Gebäudeschmuck und Architektur in Göteborg

In nur wenigen Städten wurde während der letzten zwei Jahrhunderte soviel Wert auf Gemäudeschmuck gelegt wie in Göteborg. Zum einen mag es sicher daran liegen, dass sehr viele Architekten Göteborgs gleichzeitig eine künstlerische Ausbildung hatten, zum anderen liegt es sicher auch daran, dass einige erste Beispiele an Gebäudeschmuck andere Architekten und Bauherren dazu anregten ihren Gebäuden ebenfalls eine Persönlichkeit zu geben.


Auch wenn der Gebäudeschmuck in der Regel aus Granit oder Marmor gefertigt wurde, so findet man dennoch auch andere Materialien, vor allem aber eine sehr unterschiedliche Ausdrucksweise der einzelnen Künstler. Bisweilen bleibt dem heutigen Betrachter auch der Ursprung eines Werkes unklar, wie die beiden Figuren, die an Romulus und Remus erinnern, die an der Avenyn 13 dabei sind Rom aufzubauen. Möglicherweise war dies auch das Symbol des Architekten.


Weitaus deutlicher sind dabei Symbole die sich am Gebäude der Södra Hamngatan 23 in Göteborg befinden, da das Gebäude ursprünglich für die Köpmansbank errichtet wurde. Die Darstellung Amerikas, Asiens und Afrikas zeigen die weitreichende Verknüpfung im Handel und des Bankenwesens, zumal die Kunden der Göteborger Banken zu jener Zeit vor allem Reedereien und Kaufleute waren, die internationalen Handel betrieben und förderten.

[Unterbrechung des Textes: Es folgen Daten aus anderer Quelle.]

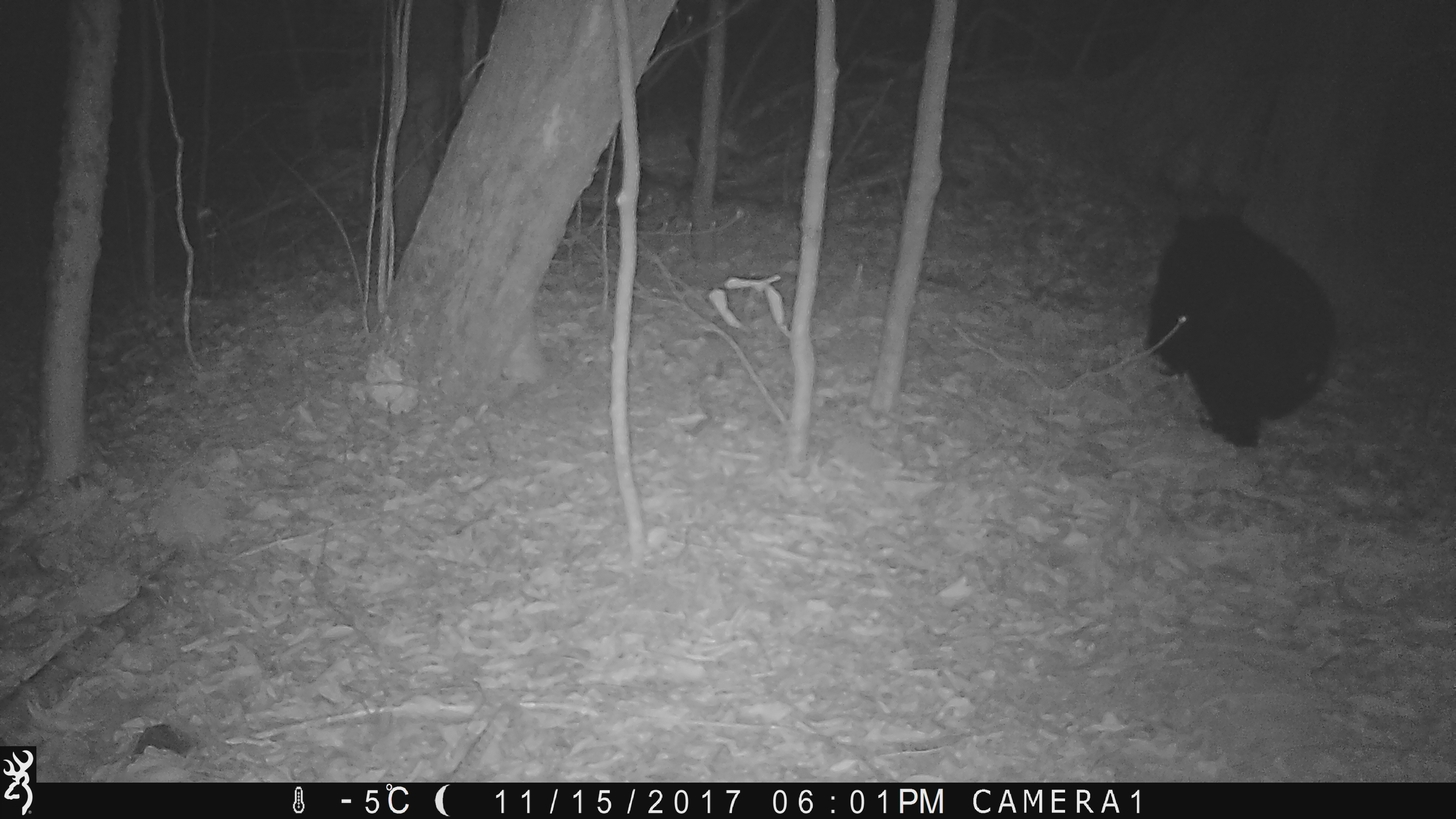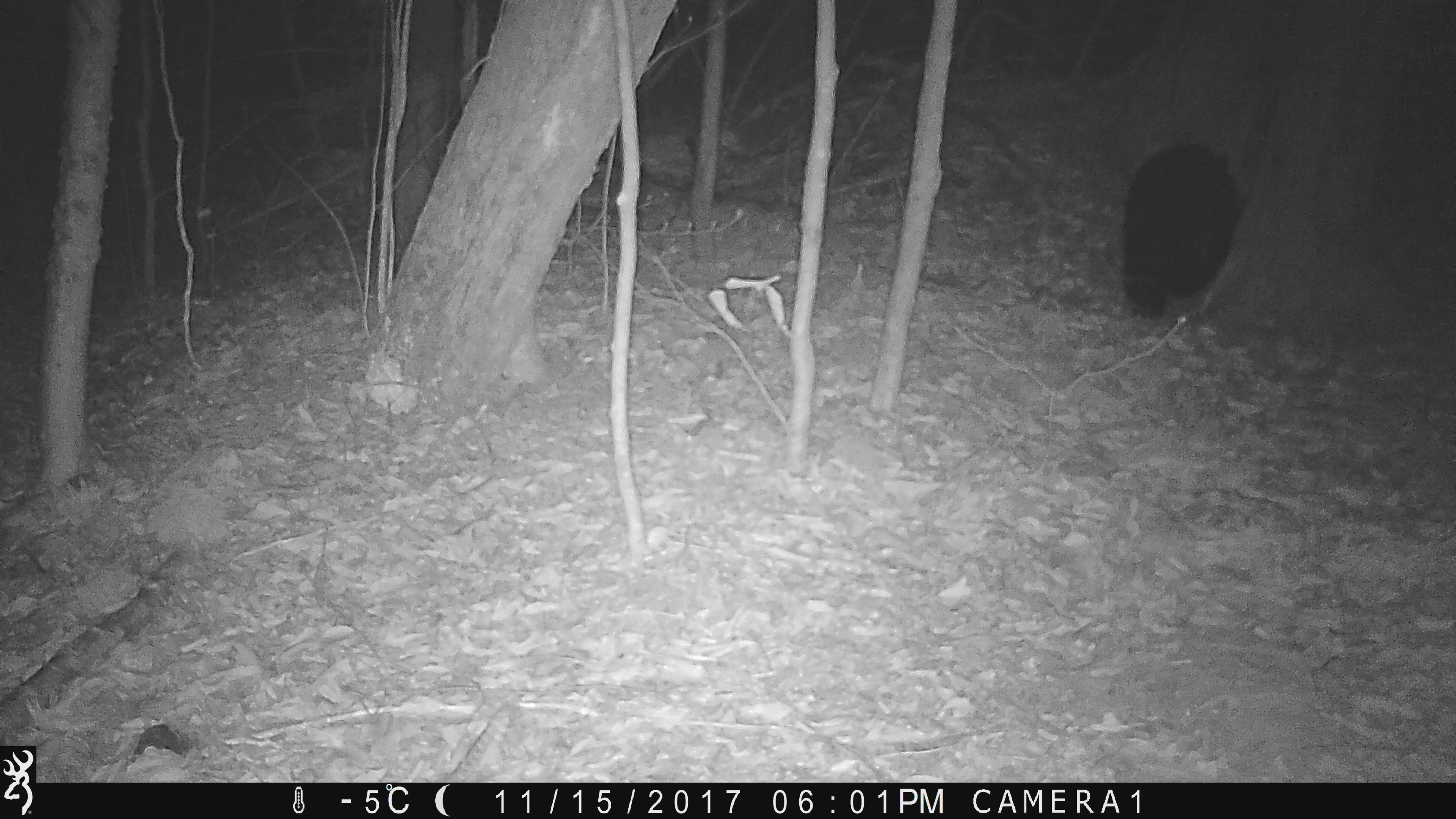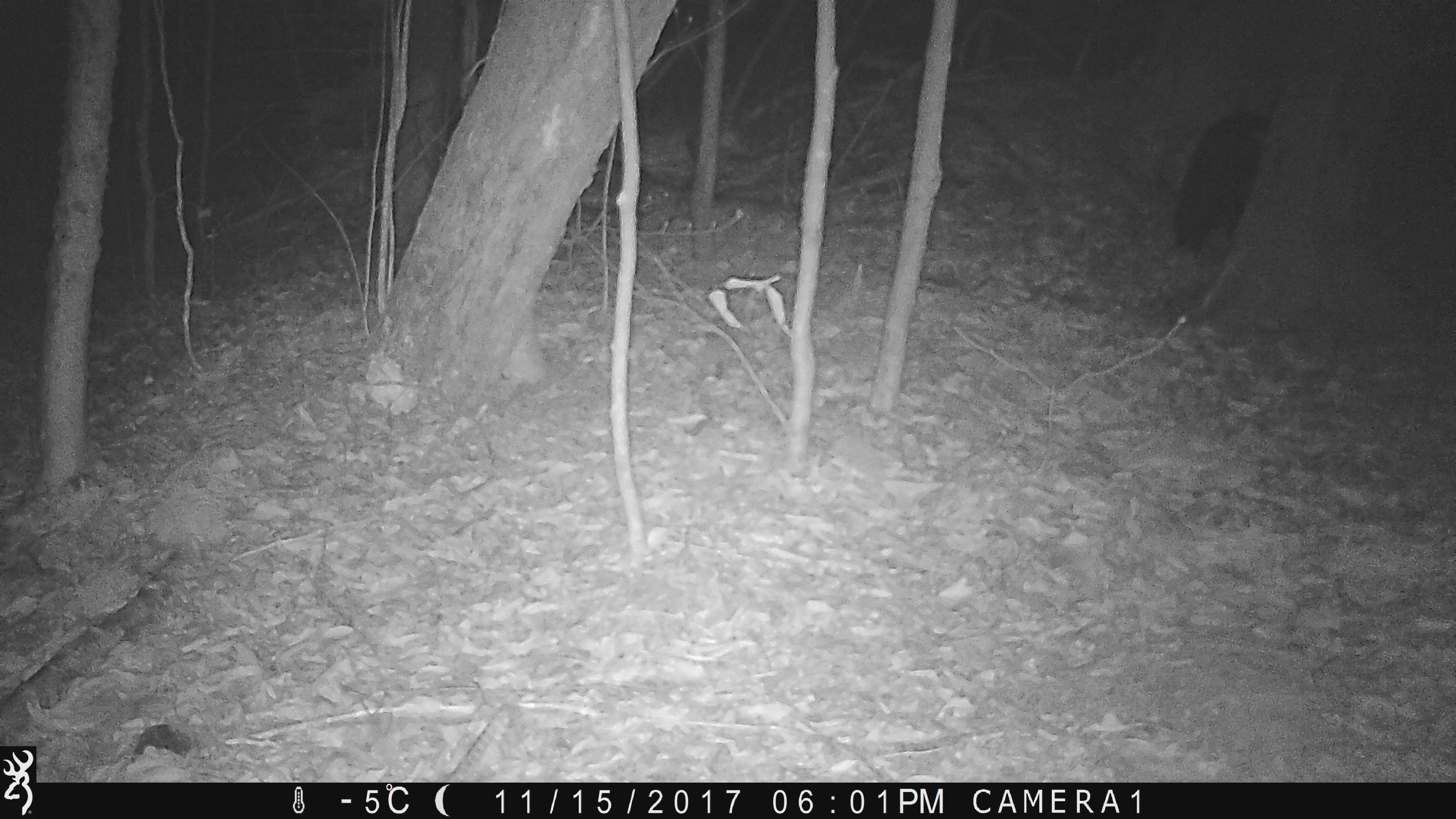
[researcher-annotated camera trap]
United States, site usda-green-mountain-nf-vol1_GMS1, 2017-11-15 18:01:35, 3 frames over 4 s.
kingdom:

Ähnliches gilt auch für den Gebäudeschmuck der ehemaligen Transatlantics Reederei am Packhusplatsen, denn die Darstellung von Poseidon, der ein Schiff ruhig über die Meere trägt, ist wie geschaffen um die Arbeit einer Reederei auszudrücken, zumal Poseidon auch als Symbol Göteborgs gilt. Da Poseidon hier erst angebracht wurde nachdem das Haus bereits stand kann man hier davon ausgehen, dass die Reederei selbst den Künstler beauftragte und der Architekt nur die vier Figuren über dem Haupteingang direkt in Auftrag gab.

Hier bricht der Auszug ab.